L’Association africaine de défense des droits de l’homme (ASADHO) a exprimé de vives préoccupations quant aux irrégularités ayant entaché le procès de l’ancien ministre de la Justice, Constant Mutamba, poursuivi par le ministère public pour détournement de fonds publics destinés à la construction de la prison de Kisangani.
Pour Jean-Claude Katende, président de l’organisation, « ce procès n’est ni juste, ni équitable ».

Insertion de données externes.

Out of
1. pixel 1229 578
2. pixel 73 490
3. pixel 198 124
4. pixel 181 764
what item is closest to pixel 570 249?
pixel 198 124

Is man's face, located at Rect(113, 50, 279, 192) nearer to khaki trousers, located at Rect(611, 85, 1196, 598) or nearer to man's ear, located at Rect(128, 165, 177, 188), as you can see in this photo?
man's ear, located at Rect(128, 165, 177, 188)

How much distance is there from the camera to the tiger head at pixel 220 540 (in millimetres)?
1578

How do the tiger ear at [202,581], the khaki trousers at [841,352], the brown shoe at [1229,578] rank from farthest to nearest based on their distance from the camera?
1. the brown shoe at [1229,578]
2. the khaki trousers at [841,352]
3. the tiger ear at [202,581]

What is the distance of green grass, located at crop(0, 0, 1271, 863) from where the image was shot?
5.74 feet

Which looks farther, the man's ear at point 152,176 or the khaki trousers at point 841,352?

C’est lors d’une conférence de presse tenue ce mercredi 6 août 2025 à Kinshasa que Katende a livré sa lecture du dossier. Dans son allocution, il a mis en lumière des manquements graves à la procédure, dénonçant une série d’irrégularités préoccupantes au niveau de la Cour de cassation. L’ASADHO relaie les inquiétudes de la défense quant à la manière dont le procès est conduit.

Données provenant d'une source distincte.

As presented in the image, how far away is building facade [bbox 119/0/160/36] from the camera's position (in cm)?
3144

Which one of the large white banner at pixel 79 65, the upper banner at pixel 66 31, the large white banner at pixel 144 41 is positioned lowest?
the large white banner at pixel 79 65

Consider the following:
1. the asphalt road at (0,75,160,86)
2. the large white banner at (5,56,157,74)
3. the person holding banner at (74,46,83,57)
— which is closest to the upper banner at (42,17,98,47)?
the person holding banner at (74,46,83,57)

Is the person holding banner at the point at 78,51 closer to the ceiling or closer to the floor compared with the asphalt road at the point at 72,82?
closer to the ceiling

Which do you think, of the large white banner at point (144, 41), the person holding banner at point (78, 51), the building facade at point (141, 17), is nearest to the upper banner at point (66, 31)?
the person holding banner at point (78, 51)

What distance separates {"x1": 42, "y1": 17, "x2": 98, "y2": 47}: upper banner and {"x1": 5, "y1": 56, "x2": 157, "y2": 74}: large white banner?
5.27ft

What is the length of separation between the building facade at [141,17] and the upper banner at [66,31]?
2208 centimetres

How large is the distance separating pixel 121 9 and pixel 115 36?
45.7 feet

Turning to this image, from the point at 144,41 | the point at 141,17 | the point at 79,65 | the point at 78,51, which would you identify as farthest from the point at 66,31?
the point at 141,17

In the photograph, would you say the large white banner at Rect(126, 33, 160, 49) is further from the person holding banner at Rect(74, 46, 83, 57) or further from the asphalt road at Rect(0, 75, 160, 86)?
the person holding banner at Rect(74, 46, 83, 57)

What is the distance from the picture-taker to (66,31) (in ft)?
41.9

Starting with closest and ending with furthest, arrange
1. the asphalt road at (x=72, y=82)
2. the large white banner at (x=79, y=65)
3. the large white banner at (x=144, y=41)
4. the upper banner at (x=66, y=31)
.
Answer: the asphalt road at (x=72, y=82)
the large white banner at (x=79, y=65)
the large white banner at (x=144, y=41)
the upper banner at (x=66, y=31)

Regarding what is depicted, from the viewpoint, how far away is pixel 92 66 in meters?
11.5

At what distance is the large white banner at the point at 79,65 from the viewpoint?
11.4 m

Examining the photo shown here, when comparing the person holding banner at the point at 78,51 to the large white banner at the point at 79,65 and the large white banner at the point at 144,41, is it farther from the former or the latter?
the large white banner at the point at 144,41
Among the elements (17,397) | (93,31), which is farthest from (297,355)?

Des irrégularités dénoncées dès l’ouverture du procès
Lors de l’audience du 9 juillet 2025, les avocats de Mutamba ont pointé du doigt une anomalie majeure : la notification de la date d’audience, qui aurait dû être faite par le ministère public, ne l’a pas été conformément à la loi. Cette faille, considérée comme une entrave au droit de la défense, n’a pas été prise en compte par la Cour, ce qui, selon l’ASADHO, constitue une violation manifeste des droits fondamentaux de l’accusé.

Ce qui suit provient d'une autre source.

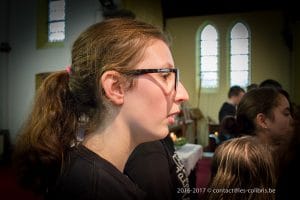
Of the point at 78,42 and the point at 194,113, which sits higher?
the point at 78,42

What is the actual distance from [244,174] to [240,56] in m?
1.28

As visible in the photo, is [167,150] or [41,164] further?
[167,150]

Procédure contestée et accélération suspecte
Autre point d’achoppement : à l’audience du 13 juillet 2025, la défense a demandé la nullité de la procédure, dénonçant des violations de la Constitution, notamment dans la manière dont certaines résolutions de l’Assemblée nationale ont été adoptées. Ces contestations n’ont suscité aucune réaction judiciaire notable, ce qui, pour l’ASADHO, témoigne d’un manque de considération pour les principes d’un procès équitable.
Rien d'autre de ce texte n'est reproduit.